Kaibyô noroi numa (1967)

...aka: Bakeneko: A Vengeful Spirit
...aka: Cursed Pond, The
...aka: Ghost Cat of Cursed Pond, The

Directed by:
Yoshihiro Ishikawa

In 1615, treasonous vassal Naoshige Nabeshima overthrows Lord Ryuzoji Takafusa’s castle. The old lord is buried alive and his wife, when forced with the prospect of marrying the traitor, choses to drown herself and her pet cat Tama in a nearby swamp instead, effectively cursing the area. Naoshige, now in complete control of the village, turns out to be a merciless, power-mad ruler (“The law doesn’t apply to me!”) who orders anyone who usurps his authority in any way immediately killed. While watching a fireworks display, Naoshige spots beautiful young Yujiki and demands she become one of his wives and move into the castle to “serve” him. The problem is that Yujiki, the daughter of high-ranking Mataemon, is in love with and engaged to marry treasurer’s son Jonosuke Yuki. Irregardless, disobeying the new lord is punishable by death. The young lovers find themselves unable to comply and plot to flee the village together, but an eavesdropper overhears their plans and both are killed in the swamp.

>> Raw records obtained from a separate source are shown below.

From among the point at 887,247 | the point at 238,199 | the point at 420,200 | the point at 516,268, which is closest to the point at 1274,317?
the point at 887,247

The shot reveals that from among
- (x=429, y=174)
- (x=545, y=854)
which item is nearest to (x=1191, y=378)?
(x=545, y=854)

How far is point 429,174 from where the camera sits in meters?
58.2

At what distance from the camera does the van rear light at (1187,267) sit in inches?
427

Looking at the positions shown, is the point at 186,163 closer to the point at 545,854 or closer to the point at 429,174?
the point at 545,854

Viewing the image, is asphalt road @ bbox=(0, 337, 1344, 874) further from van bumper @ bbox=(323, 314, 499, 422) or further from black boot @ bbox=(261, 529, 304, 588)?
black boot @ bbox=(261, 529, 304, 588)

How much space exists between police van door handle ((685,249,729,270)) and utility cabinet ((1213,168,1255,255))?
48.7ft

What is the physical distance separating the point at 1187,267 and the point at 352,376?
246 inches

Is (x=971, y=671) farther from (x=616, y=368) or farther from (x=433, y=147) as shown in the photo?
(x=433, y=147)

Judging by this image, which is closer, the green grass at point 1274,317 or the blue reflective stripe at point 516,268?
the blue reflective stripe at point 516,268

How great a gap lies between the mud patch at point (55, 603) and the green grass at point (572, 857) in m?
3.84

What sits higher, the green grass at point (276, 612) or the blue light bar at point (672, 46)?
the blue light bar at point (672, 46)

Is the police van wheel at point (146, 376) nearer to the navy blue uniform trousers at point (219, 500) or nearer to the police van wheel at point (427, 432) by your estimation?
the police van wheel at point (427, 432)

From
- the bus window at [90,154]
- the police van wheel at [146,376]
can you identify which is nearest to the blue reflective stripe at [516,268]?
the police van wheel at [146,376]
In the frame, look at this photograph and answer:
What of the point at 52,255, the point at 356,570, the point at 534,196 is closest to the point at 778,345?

Tama, now a ghost cat, licks blood from Yujiki’s body and a curse immediately sets into motion.

Lady Hyuga, one of Naoshige’s many wives, is immediately possessed and causes the deaths of many of those living inside the castle. She’s sometimes seen wearing wild makeup and crazy hair, sometimes has hairy, clawed hands and, in one memorable scene, feasts upon dismembered hands in a graveyard! After eliminating a good number of people, Hyuga takes the appearance of Yujiki, pays one last visit to her mother and then disappears. Some time later, corrupt counselor Shuzen Kuroiwa decides to let the lord have his unwilling younger sister Yuri and history begins repeating itself. Yuri chosing to commit suicide instead of becoming the lord’s slave, becomes possessed and then enacts the second part of the revenge, which includes making the four-year-old heir deathly ill and driving Naoshige insane.

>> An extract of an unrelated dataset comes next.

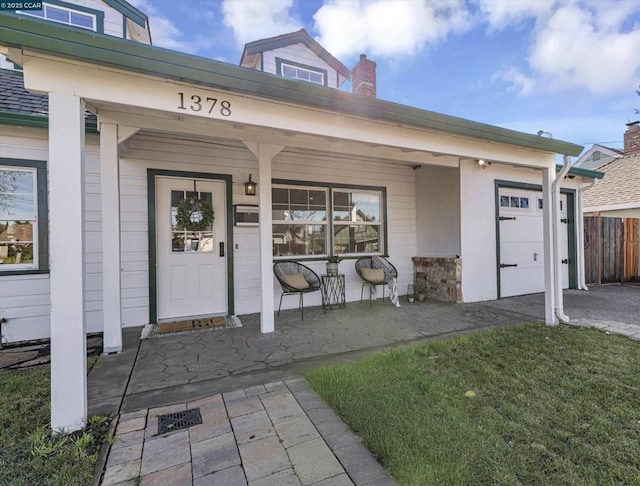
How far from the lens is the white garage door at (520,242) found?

Despite overly familiar story elements (the ghost cat, the cursed swamp, etc.), this is extremely well done. The acting and art direction are both good, it’s atmospheric and it’s very stylishly photographed in black-and-white. It’s also surprisingly bloody and violent. There are graphic decapitations (and in one great bit a vision of a dozen or so decapitated living heads), arms chopped off, faces slashed open, impalements, rotting corpses and much more. Some directorial choices are pretty clever, such as overlapping the possessed eyes of the humans with the cats. There’s also a striking montage of an insane Naoshige going on a rampage, part of which is reflected in the cat’s eye.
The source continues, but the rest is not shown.